Nucleic Acids Res. 1991 Jul 11;19(13):3733-40. doi: 10.1093/nar/19.13.3733.
We studied the frequency distribution of oligonucleotides 10 bp long in a sample of 620 Kb of viral genomes, containing 102 sequences from GenBank, with the aim of detecting transcription control signals. Two thousand three hundred decamers had a frequency 10 times higher than the mean and were subjected to further statistical analysis. For each of the 2300 decamers (parents), we counted the individual frequencies of the 30 decamers differing from the parent by one base mutation (progeny) and then calculated two variance/mean chi squares for the progeny, with and without the parent. We then studied the distribution of the ratio between the two chi squares. Out of 2300 decamers, 10 times more frequent than average, 479 decamers had a chi square ratio of 1.9 or larger. In this final set, which corresponds to less than 0.05% of all possible decamers, 58 decamers were found to contain viral and eukaryotic transcription control elements, like NF-kB, Sp1 and others. Furthermore, this set contains an excess of signals of length 5, 6, 7, 8, 9 and 10, when compared to 150 random sets, bootstrapped from the same viral genomes.

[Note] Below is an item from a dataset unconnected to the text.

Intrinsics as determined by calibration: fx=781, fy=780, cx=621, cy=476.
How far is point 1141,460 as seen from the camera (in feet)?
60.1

我们研究了病毒基因组620 Kb样本中10个碱基对长的寡核苷酸的频率分布,该样本包含来自GenBank的102个序列,目的是检测转录控制信号。两千三百个十聚体的频率比平均值高10倍,并进行了进一步的统计分析。对于这2300个十聚体(亲本)中的每一个,我们计算了与亲本相差一个碱基突变的30个十聚体(子代)的个体频率,然后计算了有亲本和无亲本时子代的两个方差/均值卡方值。然后我们研究了两个卡方值之间的比率分布。在比平均频率高10倍的2300个十聚体中,479个十聚体的卡方比率为1.9或更大。在这个最终集合中,占所有可能十聚体不到0.05%,发现58个十聚体含有病毒和真核转录控制元件,如NF-kB、Sp1等。此外,与从相同病毒基因组中自展得到的150个随机集合相比,这个集合中长度为5、6、7、8、9和10的信号过多。